Thursday, February 16

Mess

There's too much going on in life right now. I'm afraid they will just dawn on me one of these days and tear me apart. One by one, things just start to crumble right infront of me. Things were on shaky ground in the beginning and then they start to mend and for once, I can breath without a nagging feeling at the back of my mind but now they're back and somehow got bigger.

I admit that I'm trying to run away from a few problems of mine, but an immature girl could only take so much. I solved a few, and bigger problems creeped their way into my life. I cried but tears have no healing powers that I needed, I screamed but shouts will never soothe the rage inside me and silence did nothing but kill me softly.

My problems to an outsider would be nothing but a bunch of craps yet the weight of it all is for me to bare and not yours. Please don't make any shitty assumptions of any actions that I took, not when you know nothing of it all. I'm not trying to make you understand nor approve any of my doings, I just need you to have my back and to hold me when I needed you the most.

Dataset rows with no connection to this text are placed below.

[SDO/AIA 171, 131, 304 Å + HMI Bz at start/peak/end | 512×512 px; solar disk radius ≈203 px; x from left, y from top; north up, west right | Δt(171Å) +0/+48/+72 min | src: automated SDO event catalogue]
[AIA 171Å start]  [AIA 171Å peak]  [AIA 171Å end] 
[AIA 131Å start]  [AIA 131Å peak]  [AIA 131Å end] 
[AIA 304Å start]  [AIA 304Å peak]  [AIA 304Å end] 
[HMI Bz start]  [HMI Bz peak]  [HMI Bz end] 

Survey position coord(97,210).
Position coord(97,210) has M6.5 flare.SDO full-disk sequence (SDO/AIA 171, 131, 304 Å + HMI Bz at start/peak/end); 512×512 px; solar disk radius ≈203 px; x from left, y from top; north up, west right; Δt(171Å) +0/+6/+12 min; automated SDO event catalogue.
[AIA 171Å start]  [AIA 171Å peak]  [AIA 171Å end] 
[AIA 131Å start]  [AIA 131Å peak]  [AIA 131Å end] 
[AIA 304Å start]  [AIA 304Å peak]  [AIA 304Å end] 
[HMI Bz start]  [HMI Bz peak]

I guess this is life with it's ups and downs. I want things to get better, no, I need them to. I'm honestly tired and drained with all these things going on and I just need my quiet, peaceful life back. It's not that I'm reluctant to share my problems with people but others already have their own to solve and pushing mine to them would just be... irresponsible and not to mention that I'm nowhere near ready to pour my heart out. Sigh, I'm such a mess.